Most leaders and experts stress that trade ties between the two nations are strong and mostly positive. But Canada and America have had plenty of battles along the way.
Now Trump wants to renegotiate or terminate NAFTA starting Day 1 of his presidency.
1. Canada gets in more NAFTA trouble than Mexico
Listening to Trump, you might think Mexico is the bad actor of NAFTA. But since NAFTA’s inception in 1994, there have been 35 complaints brought against Canada, almost all by U.S. companies.
There’s only been 22 against Mexico. (By comparison, companies from both Mexico and Canada have filed a total of 20 complaints against the U.S.)
And increasingly, Canada is the target of complaints. Since 2005, Canada has been hit with 70% of the NAFTA dispute claims, according to CCPA, a Canadian research firm.
2. The U.S. – Canada lumber battle
NAFTA isn’t the only sore area. In 2002, the U.S. slapped a roughly 30% tariff on Canadian lumber, alleging that Canada was “dumping” its wood on the U.S. market. Canada rejected the claim and argued the tariff cost its lumber companies 30,000 jobs.
“It was a very sour point in Canadian – American relations for quite a while,” says Tom Velk, an economics professor at McGill University in Montreal.
The dispute had its origins in the 1980s, when American lumber companies said their Canadian counterparts weren’t playing fair.
Whether Canada is actually breaking the rules is a matter of dispute.
Canadian officials deny that the government is subsidizing softwood lumber companies in Canada. American lumber companies still allege that it does, and a U.S. Commerce Department report found that Canada was providing subsidies to lumber companies in 2004. It didn’t say whether the subsidies were ongoing.
According to the allegations, Canada subsidized lumber companies because the government owns many of the lands where the wood comes from. That subsidy — on top of Canada’s huge lumber supply — allowed Canada to price its lumber below what U.S. companies can charge.
The WTO ultimately denied America’s claim and the two sides came to an agreement in 2006 to end the tariff so long as prices stayed within a certain bracket.
3. Smoot-Hawley triggers U.S. – Canada trade war
Things got even worse during the Great Depression. In 1930, Congress wanted to protect U.S. jobs from global trade. So the U.S. slapped tariffs on all countries that shipped goods to America in an effort to shield workers.
It was called the Smoot-Hawley Act. Today, it is widely accepted that this law made the Great Depression worse than it was.

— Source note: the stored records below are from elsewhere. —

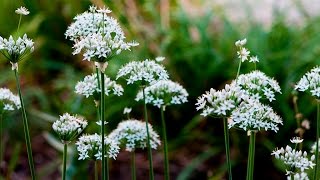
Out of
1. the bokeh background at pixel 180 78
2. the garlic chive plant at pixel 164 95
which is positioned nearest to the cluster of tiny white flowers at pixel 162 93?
the garlic chive plant at pixel 164 95

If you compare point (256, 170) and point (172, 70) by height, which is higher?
point (172, 70)

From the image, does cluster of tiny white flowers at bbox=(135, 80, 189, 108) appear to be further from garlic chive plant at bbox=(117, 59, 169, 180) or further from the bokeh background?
the bokeh background

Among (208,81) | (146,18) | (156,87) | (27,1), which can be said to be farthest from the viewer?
(146,18)

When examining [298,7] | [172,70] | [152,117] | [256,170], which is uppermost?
[298,7]

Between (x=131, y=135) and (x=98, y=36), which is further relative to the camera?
(x=131, y=135)

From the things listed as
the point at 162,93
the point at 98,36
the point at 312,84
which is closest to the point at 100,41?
the point at 98,36

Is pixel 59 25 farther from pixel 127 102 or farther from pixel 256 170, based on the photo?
pixel 256 170

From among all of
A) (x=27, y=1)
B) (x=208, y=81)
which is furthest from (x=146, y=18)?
(x=27, y=1)

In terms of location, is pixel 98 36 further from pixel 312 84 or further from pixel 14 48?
pixel 312 84

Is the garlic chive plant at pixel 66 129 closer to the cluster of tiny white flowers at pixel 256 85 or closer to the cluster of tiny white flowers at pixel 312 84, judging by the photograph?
the cluster of tiny white flowers at pixel 256 85
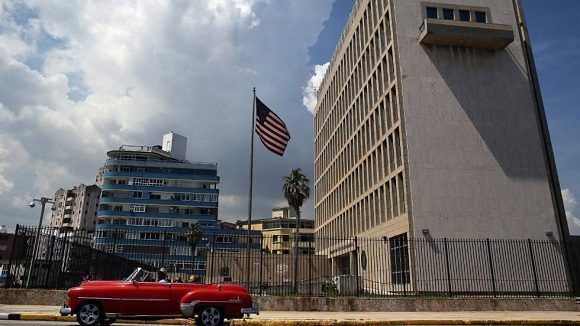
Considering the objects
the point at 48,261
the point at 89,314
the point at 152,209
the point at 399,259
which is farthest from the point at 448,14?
the point at 152,209

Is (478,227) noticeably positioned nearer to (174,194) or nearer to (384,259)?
(384,259)

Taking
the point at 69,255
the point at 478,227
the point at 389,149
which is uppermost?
the point at 389,149

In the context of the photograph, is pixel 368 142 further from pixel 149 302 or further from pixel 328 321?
pixel 149 302

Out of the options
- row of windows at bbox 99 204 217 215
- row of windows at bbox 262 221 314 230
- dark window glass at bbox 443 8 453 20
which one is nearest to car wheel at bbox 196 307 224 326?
dark window glass at bbox 443 8 453 20

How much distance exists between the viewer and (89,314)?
36.6 feet

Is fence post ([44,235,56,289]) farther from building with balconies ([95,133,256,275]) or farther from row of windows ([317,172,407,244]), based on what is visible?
building with balconies ([95,133,256,275])

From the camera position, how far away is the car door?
447 inches

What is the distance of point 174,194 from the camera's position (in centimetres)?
9431

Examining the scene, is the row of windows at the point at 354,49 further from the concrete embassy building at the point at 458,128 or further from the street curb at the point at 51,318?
the street curb at the point at 51,318

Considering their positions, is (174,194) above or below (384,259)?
above

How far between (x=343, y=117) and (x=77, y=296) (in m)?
46.9

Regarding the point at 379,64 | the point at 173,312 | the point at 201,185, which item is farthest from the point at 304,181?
the point at 173,312

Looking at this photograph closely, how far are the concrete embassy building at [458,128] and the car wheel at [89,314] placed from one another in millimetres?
24919

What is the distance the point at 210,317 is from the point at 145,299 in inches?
69.3
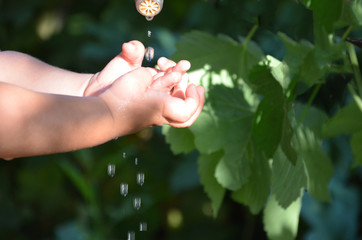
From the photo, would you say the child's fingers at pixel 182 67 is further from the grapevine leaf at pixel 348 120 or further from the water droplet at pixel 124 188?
the water droplet at pixel 124 188

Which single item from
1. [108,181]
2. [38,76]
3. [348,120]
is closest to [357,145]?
[348,120]

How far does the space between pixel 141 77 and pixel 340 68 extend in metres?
0.29

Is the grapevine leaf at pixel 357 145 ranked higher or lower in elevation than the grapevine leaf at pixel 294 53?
lower

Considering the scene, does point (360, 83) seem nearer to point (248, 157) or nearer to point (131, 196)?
point (248, 157)

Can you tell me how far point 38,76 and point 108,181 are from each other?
143 cm

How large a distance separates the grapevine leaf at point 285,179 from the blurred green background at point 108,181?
80cm

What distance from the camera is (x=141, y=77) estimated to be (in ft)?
2.50

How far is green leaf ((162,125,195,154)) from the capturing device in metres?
1.04

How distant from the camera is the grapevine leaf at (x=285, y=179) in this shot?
916mm

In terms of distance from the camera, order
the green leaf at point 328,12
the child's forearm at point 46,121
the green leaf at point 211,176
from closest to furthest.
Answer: the child's forearm at point 46,121 → the green leaf at point 328,12 → the green leaf at point 211,176

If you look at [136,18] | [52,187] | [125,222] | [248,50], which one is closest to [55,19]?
[136,18]

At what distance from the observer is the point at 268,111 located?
874 mm

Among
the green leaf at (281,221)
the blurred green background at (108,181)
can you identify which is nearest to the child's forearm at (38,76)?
the green leaf at (281,221)

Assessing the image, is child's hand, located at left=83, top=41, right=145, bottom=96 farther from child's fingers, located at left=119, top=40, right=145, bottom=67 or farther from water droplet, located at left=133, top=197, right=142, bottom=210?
water droplet, located at left=133, top=197, right=142, bottom=210
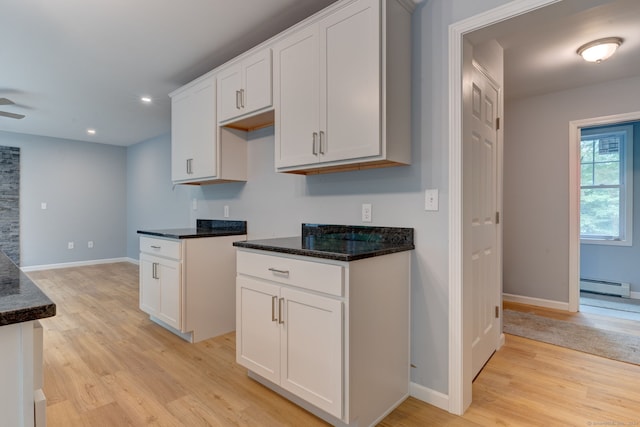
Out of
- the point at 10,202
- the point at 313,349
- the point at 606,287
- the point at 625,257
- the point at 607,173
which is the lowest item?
the point at 606,287

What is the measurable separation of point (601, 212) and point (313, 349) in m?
4.98

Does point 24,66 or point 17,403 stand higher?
point 24,66

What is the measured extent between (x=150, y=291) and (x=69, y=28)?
2.19 meters

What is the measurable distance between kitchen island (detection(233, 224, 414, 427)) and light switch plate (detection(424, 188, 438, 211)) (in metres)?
0.18

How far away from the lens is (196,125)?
313 centimetres

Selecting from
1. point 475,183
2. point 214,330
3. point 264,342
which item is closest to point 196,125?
point 214,330

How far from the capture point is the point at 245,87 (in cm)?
261

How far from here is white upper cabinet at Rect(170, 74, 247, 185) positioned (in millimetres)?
2969

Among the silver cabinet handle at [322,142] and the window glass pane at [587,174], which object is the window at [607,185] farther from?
the silver cabinet handle at [322,142]

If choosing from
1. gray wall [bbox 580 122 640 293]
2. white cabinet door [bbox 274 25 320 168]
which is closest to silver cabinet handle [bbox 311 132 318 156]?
white cabinet door [bbox 274 25 320 168]

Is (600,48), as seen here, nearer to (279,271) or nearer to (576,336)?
(576,336)

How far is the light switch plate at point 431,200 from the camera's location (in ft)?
6.25

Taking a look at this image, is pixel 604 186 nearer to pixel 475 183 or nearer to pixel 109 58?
pixel 475 183

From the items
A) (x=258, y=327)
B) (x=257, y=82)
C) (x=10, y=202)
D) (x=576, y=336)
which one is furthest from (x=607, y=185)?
(x=10, y=202)
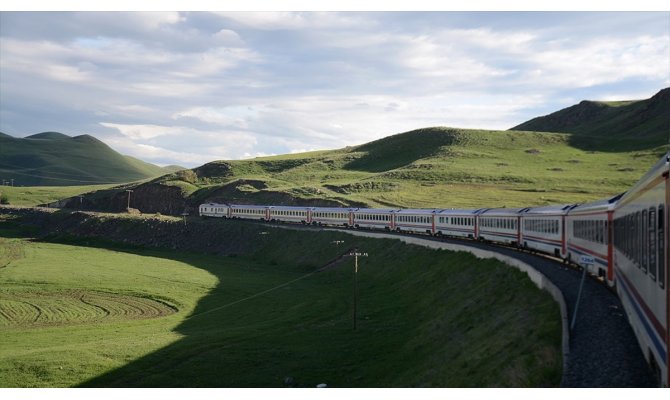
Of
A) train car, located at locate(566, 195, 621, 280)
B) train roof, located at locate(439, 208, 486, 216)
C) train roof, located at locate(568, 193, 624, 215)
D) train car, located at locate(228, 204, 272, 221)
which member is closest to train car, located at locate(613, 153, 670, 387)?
train car, located at locate(566, 195, 621, 280)

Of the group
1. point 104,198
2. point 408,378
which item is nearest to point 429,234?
point 408,378

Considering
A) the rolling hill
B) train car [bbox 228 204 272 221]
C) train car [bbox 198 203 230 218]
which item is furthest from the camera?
the rolling hill

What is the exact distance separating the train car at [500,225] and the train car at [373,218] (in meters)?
22.5

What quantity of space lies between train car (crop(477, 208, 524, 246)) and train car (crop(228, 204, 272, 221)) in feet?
174

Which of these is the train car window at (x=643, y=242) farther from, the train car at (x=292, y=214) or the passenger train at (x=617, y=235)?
the train car at (x=292, y=214)

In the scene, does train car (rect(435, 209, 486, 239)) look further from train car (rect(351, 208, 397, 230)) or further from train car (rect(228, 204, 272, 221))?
train car (rect(228, 204, 272, 221))

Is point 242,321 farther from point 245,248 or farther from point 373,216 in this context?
point 245,248

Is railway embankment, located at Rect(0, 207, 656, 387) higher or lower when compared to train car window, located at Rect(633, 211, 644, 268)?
lower

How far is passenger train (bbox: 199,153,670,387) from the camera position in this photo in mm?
12672

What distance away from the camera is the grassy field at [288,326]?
26.3 metres

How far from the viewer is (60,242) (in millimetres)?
113625

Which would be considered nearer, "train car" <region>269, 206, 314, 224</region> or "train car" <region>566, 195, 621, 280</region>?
"train car" <region>566, 195, 621, 280</region>

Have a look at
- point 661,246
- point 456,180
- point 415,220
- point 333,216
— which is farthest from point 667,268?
point 456,180

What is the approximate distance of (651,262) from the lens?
1383 centimetres
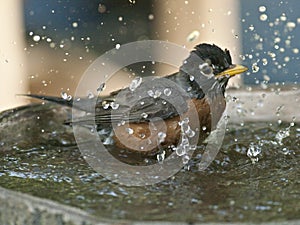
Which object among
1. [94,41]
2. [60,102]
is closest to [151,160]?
[60,102]

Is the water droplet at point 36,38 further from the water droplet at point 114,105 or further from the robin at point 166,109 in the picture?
the water droplet at point 114,105

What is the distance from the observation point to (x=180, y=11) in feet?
26.7

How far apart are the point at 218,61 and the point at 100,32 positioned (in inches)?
163

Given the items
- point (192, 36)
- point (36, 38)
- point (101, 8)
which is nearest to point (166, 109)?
point (192, 36)

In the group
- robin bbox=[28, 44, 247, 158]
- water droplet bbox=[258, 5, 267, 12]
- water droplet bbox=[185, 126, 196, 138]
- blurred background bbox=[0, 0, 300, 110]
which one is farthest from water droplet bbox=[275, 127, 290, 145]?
blurred background bbox=[0, 0, 300, 110]

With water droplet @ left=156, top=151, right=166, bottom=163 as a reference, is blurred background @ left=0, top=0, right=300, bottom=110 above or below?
above

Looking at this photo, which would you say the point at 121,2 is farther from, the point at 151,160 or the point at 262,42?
the point at 151,160

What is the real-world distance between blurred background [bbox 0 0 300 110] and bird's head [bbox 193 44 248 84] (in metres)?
3.37

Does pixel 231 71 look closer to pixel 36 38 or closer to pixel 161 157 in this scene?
Answer: pixel 161 157

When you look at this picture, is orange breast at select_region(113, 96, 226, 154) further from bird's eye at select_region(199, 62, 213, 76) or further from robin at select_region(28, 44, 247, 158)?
bird's eye at select_region(199, 62, 213, 76)

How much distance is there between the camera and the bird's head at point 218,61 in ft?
13.0

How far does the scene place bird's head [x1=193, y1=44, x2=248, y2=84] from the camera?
3957 mm

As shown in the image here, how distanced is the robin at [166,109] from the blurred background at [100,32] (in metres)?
3.39

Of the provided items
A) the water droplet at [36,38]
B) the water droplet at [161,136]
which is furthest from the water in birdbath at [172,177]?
the water droplet at [36,38]
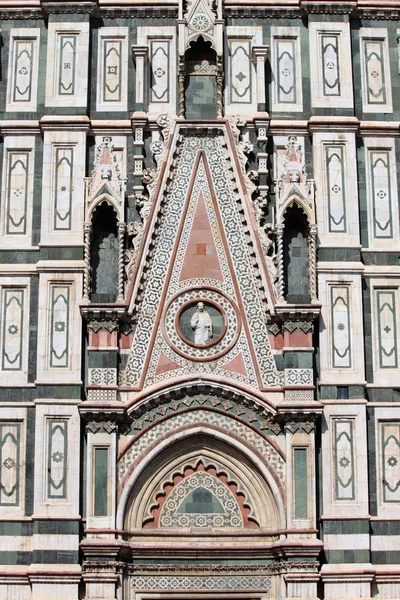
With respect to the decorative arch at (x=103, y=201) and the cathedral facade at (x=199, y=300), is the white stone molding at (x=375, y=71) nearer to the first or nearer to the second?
the cathedral facade at (x=199, y=300)

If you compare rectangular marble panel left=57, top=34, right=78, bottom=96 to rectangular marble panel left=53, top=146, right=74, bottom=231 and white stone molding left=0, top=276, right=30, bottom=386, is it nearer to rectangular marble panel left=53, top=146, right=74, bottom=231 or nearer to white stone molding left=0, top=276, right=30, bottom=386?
rectangular marble panel left=53, top=146, right=74, bottom=231

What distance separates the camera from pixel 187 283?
21.8m

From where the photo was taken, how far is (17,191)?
22.4 meters

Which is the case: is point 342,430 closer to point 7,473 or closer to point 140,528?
point 140,528

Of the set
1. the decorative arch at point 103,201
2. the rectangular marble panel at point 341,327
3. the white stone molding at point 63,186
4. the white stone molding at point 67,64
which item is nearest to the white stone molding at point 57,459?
the white stone molding at point 63,186

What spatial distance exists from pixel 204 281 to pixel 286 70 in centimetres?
380

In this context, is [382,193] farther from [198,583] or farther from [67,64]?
[198,583]

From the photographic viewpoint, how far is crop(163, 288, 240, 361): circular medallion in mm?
21531

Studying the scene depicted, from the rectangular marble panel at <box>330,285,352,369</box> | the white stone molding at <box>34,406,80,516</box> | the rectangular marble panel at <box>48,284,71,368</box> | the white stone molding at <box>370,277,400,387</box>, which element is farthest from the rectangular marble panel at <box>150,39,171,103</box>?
the white stone molding at <box>34,406,80,516</box>

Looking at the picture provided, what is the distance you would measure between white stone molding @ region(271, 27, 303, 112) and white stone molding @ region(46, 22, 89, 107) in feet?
9.76

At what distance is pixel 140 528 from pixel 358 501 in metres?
3.16

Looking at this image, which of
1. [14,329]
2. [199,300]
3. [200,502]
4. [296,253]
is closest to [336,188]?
[296,253]

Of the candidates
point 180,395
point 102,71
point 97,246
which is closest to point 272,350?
point 180,395

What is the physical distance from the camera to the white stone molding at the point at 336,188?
22062 millimetres
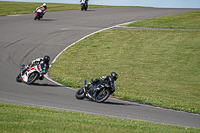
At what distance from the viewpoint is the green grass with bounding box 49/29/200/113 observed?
1779 centimetres

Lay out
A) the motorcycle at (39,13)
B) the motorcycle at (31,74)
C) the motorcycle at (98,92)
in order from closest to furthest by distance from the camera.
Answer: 1. the motorcycle at (98,92)
2. the motorcycle at (31,74)
3. the motorcycle at (39,13)

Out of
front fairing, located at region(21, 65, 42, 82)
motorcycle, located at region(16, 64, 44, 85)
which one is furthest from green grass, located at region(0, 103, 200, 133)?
front fairing, located at region(21, 65, 42, 82)

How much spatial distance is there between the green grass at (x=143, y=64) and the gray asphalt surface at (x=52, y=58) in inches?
59.6

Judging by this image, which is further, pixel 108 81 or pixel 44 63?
pixel 44 63

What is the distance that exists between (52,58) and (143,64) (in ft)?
23.2

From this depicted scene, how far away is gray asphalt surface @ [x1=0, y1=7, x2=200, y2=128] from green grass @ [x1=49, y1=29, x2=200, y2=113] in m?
1.51

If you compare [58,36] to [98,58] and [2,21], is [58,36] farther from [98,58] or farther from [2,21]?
[2,21]

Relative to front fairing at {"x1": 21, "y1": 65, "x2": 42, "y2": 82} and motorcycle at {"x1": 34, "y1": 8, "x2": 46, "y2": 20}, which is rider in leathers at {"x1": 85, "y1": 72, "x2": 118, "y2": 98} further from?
motorcycle at {"x1": 34, "y1": 8, "x2": 46, "y2": 20}

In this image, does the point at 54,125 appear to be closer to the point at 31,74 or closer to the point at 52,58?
the point at 31,74

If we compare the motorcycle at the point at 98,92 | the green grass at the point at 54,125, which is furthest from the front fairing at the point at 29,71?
the green grass at the point at 54,125

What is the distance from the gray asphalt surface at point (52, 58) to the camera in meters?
13.2

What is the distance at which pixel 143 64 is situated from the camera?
24.9 m

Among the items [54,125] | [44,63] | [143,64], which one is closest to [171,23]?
[143,64]

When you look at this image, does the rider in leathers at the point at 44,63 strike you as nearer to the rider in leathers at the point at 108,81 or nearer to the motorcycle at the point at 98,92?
the motorcycle at the point at 98,92
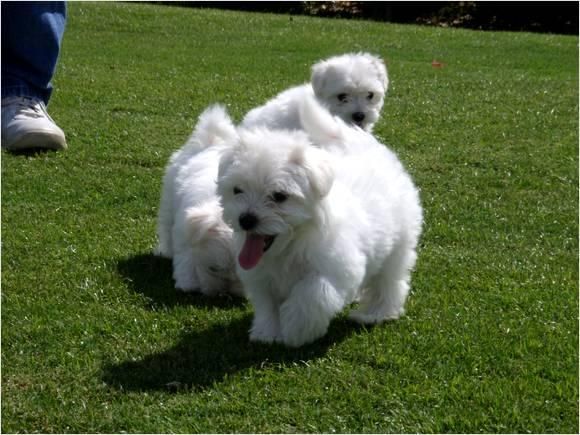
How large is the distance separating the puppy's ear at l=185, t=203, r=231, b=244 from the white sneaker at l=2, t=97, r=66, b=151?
6.96 ft

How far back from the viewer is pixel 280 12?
22.9 metres

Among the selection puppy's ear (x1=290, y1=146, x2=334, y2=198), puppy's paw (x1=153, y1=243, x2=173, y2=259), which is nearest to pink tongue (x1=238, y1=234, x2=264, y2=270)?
puppy's ear (x1=290, y1=146, x2=334, y2=198)

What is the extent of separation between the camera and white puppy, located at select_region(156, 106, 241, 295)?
16.9ft

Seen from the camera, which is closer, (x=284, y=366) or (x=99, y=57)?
(x=284, y=366)

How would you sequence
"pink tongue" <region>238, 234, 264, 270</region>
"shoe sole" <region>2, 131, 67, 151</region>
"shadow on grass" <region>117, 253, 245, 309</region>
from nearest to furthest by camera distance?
"pink tongue" <region>238, 234, 264, 270</region>, "shadow on grass" <region>117, 253, 245, 309</region>, "shoe sole" <region>2, 131, 67, 151</region>

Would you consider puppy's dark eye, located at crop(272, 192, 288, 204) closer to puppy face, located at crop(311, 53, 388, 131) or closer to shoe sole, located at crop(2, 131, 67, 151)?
shoe sole, located at crop(2, 131, 67, 151)

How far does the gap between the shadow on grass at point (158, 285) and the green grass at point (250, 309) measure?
2 cm

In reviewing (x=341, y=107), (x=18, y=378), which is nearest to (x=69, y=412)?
(x=18, y=378)

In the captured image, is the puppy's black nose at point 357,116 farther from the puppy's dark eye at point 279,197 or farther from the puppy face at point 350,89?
the puppy's dark eye at point 279,197

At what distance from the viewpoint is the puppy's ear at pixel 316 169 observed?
4.23 m

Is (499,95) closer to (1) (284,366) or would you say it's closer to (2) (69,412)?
(1) (284,366)

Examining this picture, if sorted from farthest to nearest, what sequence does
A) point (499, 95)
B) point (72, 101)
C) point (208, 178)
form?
point (499, 95) < point (72, 101) < point (208, 178)


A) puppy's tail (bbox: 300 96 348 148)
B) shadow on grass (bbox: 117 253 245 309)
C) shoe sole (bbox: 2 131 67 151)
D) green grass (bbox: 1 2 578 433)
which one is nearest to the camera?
green grass (bbox: 1 2 578 433)

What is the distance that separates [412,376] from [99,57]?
9949 millimetres
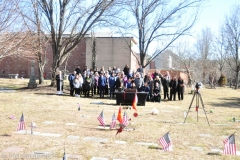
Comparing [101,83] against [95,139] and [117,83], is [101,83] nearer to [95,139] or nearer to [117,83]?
[117,83]

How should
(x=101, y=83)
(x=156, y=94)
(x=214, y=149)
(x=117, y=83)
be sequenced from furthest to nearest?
(x=101, y=83) → (x=117, y=83) → (x=156, y=94) → (x=214, y=149)

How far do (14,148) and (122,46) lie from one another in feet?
139

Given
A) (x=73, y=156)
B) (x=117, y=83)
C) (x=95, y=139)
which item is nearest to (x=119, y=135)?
(x=95, y=139)

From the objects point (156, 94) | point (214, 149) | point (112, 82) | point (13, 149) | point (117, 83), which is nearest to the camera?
point (13, 149)

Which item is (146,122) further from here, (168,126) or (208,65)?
(208,65)

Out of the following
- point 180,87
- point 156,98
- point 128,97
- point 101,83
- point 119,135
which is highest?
point 101,83

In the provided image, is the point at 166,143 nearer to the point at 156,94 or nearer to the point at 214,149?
the point at 214,149

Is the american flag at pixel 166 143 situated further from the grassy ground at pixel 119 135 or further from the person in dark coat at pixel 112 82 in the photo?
the person in dark coat at pixel 112 82

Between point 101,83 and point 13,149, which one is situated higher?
point 101,83

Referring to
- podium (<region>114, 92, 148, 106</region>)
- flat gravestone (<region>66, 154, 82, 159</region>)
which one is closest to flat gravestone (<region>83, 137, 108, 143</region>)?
flat gravestone (<region>66, 154, 82, 159</region>)

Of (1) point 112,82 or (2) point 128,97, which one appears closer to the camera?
(2) point 128,97

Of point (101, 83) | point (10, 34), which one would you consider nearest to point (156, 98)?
point (101, 83)

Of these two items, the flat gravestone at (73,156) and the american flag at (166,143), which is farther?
the american flag at (166,143)

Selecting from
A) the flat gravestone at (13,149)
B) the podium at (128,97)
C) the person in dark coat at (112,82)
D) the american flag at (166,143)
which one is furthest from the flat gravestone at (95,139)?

Canada was furious, and retaliated more than any other country against the U.S., sparking a trade war.
“Canada was so incensed that…they raised their own tariff on certain products to match the new U.S. tariff,” according to Doug Irwin, a Dartmouth Professor and author of “Peddling Protectionism: Smoot-Hawley and the Great Depression.”
For example, the U.S. increased a tariff on eggs from 8 cents to 10 cents (these are 1930s prices, after all). Canada retaliated by also increasing its tariff from 3 cents to 10 cents — a threefold increase.
Exports dwindled sharply: in 1929, the U.S. exported nearly 920,000 eggs to Canada. Three years later, it only shipped about 14,000 eggs, according to Irwin.